> TASK OBJECTIVE: Could the data below be printed out exactly, with the pictures left out?

> RECORDED DATA:
= = = = =

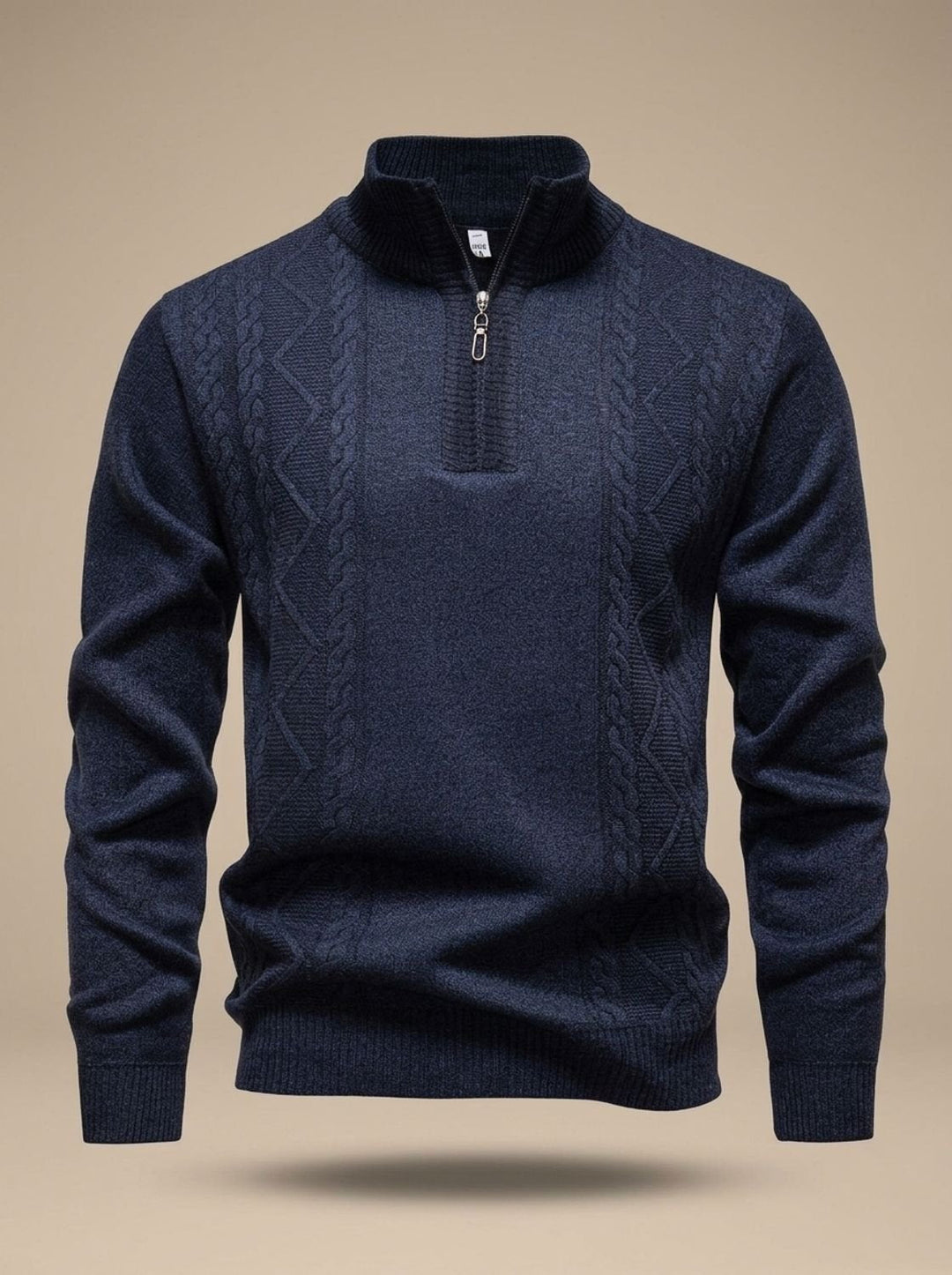 Baptiste™ | Men's Cable Knit Half Zip Sweater with Stand Collar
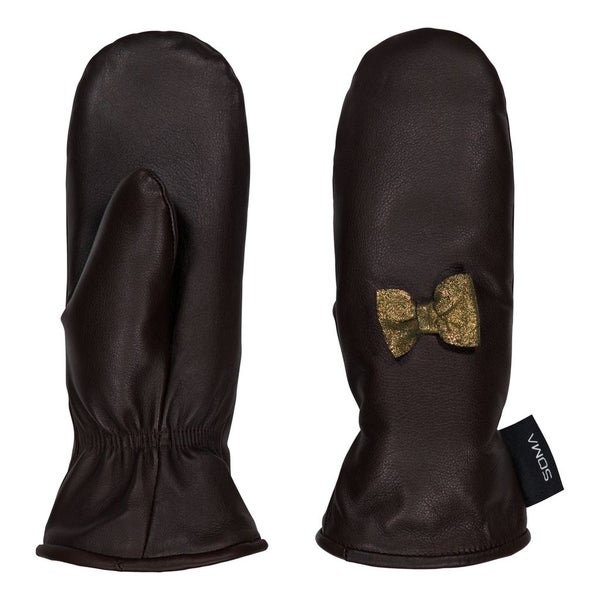 Naisten nahkarukkaset - Rusetti / Espresso - gold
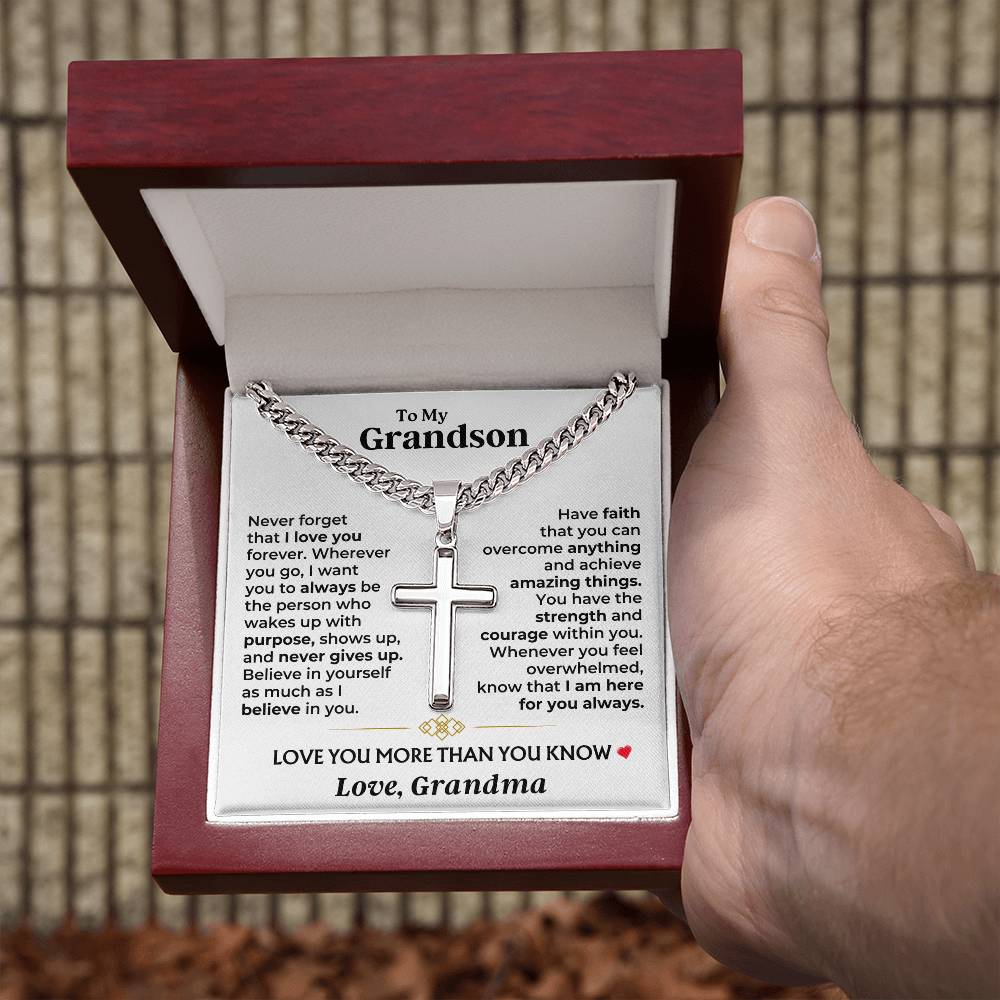 Jewelry To My Grandson - Love You More Than You Know - Artisan Cross Gift Set - SS604GS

= = = = =

> EXPECTED OUTPUT:
 Baptiste™ | Men's Cable Knit Half Zip Sweater with Stand Collar
 Naisten nahkarukkaset - Rusetti / Espresso - gold
 Jewelry To My Grandson - Love You More Than You Know - Artisan Cross Gift Set - SS604GS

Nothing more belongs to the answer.